Mirantis OpenStack

Pacemaker RA for RabbitMQ cannot detect when its app hangs and keeps it unresponsive

Bug #1423116 reported by Leontiy Istomin on 2015-02-18

This bug affects 1 person

	Status	Importance	Assigned to	Milestone
Mirantis OpenStack	Fix Committed	Critical	Bogdan Dobrelya	Mirantis OpenStack 6.1
5.0.x	Invalid	Critical	Fuel Library (Deprecated)	Mirantis OpenStack 5.0-updates
5.1.x	Won't Fix	Critical	Fuel Library (Deprecated)	Mirantis OpenStack 5.1.1-updates
6.0.x	Fix Committed	Critical	Bogdan Dobrelya	Mirantis OpenStack 6.0-updates
6.1.x	Fix Committed	Critical	Bogdan Dobrelya	Mirantis OpenStack 6.1

Bug Description

[root@fuel ~]# fuel --fuel-version
api: '1.0'
astute_sha: f7cda2171b0b677dfaeb59693d980a2d3ee4c3e0
auth_required: true
build_id: 2015-02-07_20-50-01
build_number: '76'
feature_groups:
- mirantis
fuellib_sha: 64f3ebe9fcbd18bf6c80a948e06061783a090347
fuelmain_sha: c799e3a6d88289e58db764a6be7910aab7da3149
nailgun_sha: 2ef819732a3ee7acf7b610e7d1c1a6da0434c1a0
ostf_sha: 3b57985d4d2155510894a1f6d03b478b201f7780
production: docker
release: 6.0.1
release_versions:
  2014.2-6.0.1:
    VERSION:
      api: '1.0'
      astute_sha: f7cda2171b0b677dfaeb59693d980a2d3ee4c3e0
      build_id: 2015-02-07_20-50-01
      build_number: '76'
      feature_groups:
      - mirantis
      fuellib_sha: 64f3ebe9fcbd18bf6c80a948e06061783a090347
      fuelmain_sha: c799e3a6d88289e58db764a6be7910aab7da3149
      nailgun_sha: 2ef819732a3ee7acf7b610e7d1c1a6da0434c1a0
      ostf_sha: 3b57985d4d2155510894a1f6d03b478b201f7780
      production: docker
      release: 6.0.1

Baremetal,Ubuntu, HA, Neutron-gre,Ceilometer,Ceph-all, Debug, 6.0.1_76
Controllers:3 Computes:96

I have changed /usr/bin/keystone-all file on each controller node. I have added one line:
147 config.setup_logging()
this change regard to https://bugs.launchpad.net/mos/+bug/1413341

Deployment has been passed successfully, but during full rally test primary controller node has been marked as offline. Also this node is unreachable via ssh.

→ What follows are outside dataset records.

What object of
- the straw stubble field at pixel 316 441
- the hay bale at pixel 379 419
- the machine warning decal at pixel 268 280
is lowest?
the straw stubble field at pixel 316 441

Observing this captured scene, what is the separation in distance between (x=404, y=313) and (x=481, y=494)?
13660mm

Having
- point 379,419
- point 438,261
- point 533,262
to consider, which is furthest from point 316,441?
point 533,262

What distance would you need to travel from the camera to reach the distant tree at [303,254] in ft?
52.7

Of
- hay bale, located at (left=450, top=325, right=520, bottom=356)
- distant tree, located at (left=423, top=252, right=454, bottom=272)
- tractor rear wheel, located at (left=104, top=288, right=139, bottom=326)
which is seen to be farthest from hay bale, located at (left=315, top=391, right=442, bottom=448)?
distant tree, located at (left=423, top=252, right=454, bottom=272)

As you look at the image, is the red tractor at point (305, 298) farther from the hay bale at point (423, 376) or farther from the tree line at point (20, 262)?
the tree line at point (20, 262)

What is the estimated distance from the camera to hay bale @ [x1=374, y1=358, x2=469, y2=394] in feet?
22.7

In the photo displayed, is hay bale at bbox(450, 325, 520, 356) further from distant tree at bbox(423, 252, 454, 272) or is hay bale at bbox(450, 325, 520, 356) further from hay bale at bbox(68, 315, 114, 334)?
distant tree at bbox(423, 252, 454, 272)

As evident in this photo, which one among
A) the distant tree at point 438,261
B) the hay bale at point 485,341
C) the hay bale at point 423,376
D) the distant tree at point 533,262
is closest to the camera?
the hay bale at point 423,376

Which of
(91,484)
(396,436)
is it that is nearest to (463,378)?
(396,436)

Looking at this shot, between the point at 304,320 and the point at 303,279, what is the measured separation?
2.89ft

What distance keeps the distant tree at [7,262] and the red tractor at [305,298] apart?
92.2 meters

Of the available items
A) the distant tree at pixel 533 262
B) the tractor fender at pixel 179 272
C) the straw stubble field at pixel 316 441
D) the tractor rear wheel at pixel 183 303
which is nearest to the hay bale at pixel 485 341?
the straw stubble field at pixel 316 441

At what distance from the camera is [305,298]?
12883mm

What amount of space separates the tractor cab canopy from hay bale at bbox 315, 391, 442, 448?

[root@fuel ~]# ssh node-19
Warning: Permanently added 'node-19' (RSA) to the list of known hosts.
Write failed: Broken pipe

But at the moment I have one opened ssh session which gives the able to execute some commands.

here is output of top command:
http://paste.openstack.org/show/176687/

root@node-19:~# free -m
total used free shared buffers cached
Mem: 32142 31768 373 0 211 11263
-/+ buffers/cache: 20292 11849
Swap: 15624 12 15612

"rabbitmqctl cluster_status" and "rabbitmqctl list_queues" commands just hang on this node

from other controller node:
root@node-52:~# rabbitmqctl cluster_status
Cluster status of node 'rabbit@node-52' ...
[{nodes,[{disc,['rabbit@node-19','rabbit@node-52','rabbit@node-65']}]},
{running_nodes,['rabbit@node-19','rabbit@node-65','rabbit@node-52']},
{cluster_name,<<"<email address hidden>">>},
{partitions,[]}]
...done.

root@node-52:~# rabbitmqctl list_queues | grep -v 0$
Listing queues ...
dhcp_agent.node-19 96
notifications.error 415
reply_0c7bc35f0e114b119b959160645ca04a 1
...done.

root@node-19:~# dmesg | grep -i error
[ 9.798790] ACPI Error: [\_SB_.PRAD]
[ 10.883460] ACPI Error: Method parse/execution failed [\_GPE._L24] (Node ffff880853d9d3e8), AE_NOT_FOUND (20131115/psparse-536)
[ 16.284591] ioapic: probe of 0000:00:05.4 failed with error -22
[ 17.779631] ERST: Error Record Serialization Table (ERST) support is initialized.
[ 31.029678] EXT4-fs (sda3): re-mounted. Opts: errors=remount-ro

crm status output is here
http://paste.openstack.org/show/176723/

The last line in rabbitmq log is:
=INFO REPORT==== 18-Feb-2015::10:11:18 ===
accepting AMQP connection <0.9669.490> (192.168.0.54:41674 -> 192.168.0.21:5673)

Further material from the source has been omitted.